Ce fut une belle campagne que celle du Mexique pour la Légion ; elle y laissa beaucoup des siens, elle y montra son abnégation inlassable au fond des Terres-Chaudes, où on l’oublia trop longtemps, et quand, après avoir été réduite de moitié par le feu et le vomito, on la renforça de son troisième bataillon, elle reparut dans les opérations actives, notamment au siège d’Oajacca, aussi brillante, aussi invincible. Aux pages de son journal de marches, étincelantes de noms connus, sont accrochés de beaux lambeaux de carrière de nos généraux les plus aimés. Ils étaient là, capitaines ou commandans, comme Saussier qui, durant dix-sept ans à la Légion, éprouva des facultés de commandement auxquelles l’avenir réservait une si haute consécration.

De nos luttes douloureuses, la Légion eut aussi sa part.
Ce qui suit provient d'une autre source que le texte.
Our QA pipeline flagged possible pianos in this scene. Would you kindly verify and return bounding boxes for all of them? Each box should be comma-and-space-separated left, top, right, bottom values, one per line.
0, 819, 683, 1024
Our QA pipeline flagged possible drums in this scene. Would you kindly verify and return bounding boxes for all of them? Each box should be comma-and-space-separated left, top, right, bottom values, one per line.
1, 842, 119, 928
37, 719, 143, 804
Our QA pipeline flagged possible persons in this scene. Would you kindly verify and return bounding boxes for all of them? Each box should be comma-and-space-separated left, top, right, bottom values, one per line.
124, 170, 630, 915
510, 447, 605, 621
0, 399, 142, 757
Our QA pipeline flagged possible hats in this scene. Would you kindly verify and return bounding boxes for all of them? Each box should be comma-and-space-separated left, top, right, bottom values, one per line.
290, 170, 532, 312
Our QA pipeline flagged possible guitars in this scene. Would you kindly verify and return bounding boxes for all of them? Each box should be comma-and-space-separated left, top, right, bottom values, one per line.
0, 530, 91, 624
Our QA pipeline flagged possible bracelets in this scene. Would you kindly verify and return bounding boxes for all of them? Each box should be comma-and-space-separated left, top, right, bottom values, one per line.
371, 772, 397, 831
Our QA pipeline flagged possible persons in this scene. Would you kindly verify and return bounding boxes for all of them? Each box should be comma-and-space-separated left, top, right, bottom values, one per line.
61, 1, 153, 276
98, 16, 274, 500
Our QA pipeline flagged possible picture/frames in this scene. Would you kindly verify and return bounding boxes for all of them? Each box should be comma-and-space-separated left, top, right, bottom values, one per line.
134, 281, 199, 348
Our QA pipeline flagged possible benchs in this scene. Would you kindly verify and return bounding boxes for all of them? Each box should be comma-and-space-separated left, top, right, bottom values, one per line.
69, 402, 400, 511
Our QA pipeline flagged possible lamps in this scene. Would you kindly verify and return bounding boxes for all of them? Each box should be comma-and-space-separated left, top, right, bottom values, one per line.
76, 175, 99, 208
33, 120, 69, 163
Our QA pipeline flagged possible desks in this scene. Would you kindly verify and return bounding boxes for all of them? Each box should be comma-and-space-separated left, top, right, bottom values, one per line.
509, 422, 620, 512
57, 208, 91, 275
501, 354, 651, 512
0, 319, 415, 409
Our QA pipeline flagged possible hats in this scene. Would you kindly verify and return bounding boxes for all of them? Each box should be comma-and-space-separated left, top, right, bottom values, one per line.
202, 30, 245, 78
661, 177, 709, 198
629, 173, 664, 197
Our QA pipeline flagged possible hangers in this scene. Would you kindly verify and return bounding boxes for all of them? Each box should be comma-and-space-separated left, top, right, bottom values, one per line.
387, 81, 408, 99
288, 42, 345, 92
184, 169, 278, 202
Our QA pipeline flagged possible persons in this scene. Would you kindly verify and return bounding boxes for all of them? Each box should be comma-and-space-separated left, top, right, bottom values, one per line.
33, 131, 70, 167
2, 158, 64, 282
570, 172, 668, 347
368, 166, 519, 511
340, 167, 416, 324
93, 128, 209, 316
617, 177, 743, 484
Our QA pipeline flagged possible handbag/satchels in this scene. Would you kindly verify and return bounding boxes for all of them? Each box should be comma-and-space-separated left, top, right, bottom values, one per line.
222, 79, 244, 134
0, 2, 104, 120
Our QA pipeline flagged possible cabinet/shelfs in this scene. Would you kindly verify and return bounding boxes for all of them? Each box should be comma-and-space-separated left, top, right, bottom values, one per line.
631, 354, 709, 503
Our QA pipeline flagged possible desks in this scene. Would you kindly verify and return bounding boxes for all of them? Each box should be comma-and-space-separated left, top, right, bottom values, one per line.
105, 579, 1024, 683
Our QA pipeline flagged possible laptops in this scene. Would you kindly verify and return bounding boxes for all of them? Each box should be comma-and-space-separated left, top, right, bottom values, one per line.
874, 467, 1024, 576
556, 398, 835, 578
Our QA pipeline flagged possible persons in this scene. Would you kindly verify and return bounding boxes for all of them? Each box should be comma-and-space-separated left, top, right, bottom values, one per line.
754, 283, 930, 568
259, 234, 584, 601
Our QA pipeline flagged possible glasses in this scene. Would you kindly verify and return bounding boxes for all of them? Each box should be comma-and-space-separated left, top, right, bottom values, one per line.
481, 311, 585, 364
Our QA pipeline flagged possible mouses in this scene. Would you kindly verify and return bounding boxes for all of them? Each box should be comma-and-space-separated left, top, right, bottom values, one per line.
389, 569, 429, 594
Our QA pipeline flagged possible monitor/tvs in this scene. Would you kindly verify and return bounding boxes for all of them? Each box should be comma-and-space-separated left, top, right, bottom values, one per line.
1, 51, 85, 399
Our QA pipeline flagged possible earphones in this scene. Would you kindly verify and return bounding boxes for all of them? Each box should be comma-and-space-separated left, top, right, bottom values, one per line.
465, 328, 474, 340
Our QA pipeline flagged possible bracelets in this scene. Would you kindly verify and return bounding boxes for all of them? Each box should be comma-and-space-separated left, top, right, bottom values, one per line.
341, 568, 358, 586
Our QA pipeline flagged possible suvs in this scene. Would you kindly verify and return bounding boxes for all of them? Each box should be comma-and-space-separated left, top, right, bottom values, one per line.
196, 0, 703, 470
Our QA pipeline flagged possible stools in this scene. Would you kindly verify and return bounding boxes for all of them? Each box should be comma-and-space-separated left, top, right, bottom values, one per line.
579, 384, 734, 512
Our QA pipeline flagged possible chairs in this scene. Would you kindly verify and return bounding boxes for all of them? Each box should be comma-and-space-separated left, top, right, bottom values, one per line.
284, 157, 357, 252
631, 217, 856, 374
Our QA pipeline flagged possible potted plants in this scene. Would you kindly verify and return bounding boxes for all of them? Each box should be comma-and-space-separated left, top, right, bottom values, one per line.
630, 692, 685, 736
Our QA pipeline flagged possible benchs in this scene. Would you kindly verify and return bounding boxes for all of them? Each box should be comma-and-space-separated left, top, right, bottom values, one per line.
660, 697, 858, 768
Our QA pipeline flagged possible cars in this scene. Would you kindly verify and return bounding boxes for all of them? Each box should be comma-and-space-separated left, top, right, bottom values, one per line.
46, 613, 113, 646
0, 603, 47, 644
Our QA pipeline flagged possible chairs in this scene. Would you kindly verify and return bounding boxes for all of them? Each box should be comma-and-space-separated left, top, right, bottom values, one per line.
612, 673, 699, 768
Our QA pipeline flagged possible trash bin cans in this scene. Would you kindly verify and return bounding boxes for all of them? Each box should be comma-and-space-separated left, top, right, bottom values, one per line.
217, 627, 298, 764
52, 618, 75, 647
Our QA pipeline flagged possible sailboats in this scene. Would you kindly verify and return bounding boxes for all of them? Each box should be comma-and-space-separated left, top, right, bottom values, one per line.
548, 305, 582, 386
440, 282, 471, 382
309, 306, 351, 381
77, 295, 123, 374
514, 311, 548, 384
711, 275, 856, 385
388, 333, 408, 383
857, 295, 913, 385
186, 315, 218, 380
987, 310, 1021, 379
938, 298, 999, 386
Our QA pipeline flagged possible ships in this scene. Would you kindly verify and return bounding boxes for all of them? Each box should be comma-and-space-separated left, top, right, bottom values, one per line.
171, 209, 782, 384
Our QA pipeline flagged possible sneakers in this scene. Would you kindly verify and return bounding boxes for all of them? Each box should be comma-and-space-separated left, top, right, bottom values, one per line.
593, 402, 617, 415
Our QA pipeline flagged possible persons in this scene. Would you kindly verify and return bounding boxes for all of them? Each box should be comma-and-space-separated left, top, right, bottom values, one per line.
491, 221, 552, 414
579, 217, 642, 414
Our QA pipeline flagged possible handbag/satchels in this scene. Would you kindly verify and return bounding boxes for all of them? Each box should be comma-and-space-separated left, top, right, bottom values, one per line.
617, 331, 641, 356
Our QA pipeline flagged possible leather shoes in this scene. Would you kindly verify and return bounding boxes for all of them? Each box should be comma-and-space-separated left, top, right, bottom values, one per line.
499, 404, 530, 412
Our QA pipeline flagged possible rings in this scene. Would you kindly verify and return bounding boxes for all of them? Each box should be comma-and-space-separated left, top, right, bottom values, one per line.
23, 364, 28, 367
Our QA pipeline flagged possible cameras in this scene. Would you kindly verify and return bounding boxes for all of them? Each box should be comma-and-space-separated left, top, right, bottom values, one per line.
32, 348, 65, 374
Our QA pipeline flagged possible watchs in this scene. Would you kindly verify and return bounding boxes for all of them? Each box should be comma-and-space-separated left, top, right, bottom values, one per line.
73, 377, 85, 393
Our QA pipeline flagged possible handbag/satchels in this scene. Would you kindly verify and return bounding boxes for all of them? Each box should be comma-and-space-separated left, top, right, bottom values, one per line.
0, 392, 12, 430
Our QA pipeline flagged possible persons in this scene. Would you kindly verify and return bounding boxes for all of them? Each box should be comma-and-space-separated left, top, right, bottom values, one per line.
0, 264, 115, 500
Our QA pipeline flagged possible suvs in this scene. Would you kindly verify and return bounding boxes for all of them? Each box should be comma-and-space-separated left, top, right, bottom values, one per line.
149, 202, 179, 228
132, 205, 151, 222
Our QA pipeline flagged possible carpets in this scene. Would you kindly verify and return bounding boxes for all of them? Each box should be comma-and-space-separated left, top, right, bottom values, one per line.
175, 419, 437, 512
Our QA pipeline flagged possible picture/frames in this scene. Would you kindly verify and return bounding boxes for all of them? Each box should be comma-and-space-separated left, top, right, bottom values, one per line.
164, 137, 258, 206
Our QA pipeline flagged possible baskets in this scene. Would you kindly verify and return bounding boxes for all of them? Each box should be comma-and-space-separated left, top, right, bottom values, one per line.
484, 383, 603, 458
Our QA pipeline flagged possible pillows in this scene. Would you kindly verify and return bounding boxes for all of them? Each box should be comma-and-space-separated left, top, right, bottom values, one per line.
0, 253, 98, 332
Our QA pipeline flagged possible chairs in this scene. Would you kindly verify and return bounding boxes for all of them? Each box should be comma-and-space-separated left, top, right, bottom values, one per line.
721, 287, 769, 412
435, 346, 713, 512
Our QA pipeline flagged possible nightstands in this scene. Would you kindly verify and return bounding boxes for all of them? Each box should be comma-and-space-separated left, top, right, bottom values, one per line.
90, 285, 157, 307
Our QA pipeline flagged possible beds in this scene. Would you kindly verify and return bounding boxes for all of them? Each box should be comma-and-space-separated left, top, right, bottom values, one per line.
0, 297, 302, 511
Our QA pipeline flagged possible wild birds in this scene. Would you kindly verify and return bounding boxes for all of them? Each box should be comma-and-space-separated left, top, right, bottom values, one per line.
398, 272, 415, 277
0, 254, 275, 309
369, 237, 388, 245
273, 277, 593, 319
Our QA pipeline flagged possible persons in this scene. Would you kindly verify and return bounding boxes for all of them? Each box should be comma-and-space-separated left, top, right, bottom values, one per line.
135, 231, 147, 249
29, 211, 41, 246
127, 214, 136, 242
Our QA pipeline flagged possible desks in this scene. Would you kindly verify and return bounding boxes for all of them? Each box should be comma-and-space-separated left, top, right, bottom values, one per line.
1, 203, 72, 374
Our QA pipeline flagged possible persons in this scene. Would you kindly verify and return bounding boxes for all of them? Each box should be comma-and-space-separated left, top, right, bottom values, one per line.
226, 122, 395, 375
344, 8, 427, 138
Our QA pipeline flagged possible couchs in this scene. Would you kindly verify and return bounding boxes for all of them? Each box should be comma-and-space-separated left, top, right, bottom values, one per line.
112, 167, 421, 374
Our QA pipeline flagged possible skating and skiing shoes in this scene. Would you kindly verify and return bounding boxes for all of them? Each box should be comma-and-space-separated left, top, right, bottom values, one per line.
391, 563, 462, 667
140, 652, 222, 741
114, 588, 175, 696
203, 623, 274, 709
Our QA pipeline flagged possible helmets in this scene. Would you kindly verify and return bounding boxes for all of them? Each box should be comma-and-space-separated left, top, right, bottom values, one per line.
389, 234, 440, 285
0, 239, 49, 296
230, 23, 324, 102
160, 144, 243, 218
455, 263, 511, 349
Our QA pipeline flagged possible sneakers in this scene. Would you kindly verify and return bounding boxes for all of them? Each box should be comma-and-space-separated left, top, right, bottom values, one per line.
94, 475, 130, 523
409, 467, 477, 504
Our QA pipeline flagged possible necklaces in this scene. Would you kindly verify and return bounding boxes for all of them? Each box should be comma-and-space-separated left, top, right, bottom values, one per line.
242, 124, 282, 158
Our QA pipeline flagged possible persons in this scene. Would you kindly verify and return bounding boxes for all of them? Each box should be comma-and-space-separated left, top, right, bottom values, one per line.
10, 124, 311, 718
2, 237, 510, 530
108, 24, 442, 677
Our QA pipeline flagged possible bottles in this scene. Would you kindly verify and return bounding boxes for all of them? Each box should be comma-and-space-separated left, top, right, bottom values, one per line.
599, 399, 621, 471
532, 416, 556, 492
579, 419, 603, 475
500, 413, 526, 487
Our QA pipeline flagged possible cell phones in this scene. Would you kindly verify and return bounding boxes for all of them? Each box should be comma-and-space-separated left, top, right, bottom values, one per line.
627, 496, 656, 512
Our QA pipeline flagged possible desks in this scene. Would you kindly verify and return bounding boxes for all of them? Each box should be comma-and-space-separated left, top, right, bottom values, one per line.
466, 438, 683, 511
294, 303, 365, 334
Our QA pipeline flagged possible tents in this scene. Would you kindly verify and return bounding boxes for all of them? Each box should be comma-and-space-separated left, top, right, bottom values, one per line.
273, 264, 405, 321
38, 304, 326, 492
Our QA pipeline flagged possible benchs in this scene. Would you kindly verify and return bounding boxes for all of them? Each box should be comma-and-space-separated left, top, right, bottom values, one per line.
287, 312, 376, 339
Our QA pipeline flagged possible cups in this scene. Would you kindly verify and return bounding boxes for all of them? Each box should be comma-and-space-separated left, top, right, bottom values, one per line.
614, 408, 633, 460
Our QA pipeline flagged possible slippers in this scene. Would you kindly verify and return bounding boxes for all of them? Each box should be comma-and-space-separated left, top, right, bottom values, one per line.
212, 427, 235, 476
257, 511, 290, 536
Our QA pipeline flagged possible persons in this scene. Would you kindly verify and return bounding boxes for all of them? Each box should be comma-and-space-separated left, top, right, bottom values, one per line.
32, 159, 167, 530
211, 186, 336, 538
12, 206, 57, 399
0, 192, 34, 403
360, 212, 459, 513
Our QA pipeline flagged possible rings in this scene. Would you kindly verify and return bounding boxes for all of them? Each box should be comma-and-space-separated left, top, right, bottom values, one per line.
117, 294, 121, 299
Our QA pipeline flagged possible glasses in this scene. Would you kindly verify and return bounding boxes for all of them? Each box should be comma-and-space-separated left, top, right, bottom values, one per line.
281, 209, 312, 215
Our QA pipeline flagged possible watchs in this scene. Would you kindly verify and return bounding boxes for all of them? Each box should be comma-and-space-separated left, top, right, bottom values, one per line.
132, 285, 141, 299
Venue en France dès le commencement d’octobre 1870, elle subit la triste fortune de l’armée de la Loire et ensuite de l’armée de l’Est. En avril 1871, elle campait à Saint-Cloud devant l’insurrection parisienne, elle menait la tête de l’attaque de Neuilly et enlevait, à elle seule, les Buttes-Chaumont. La Commune vaincue, elle quittait la France pour revenir à l’ordinaire théâtre de ses exploits, où la grande insurrection kabyle et le soulèvement du sud Oranais lui gardaient encore des lauriers.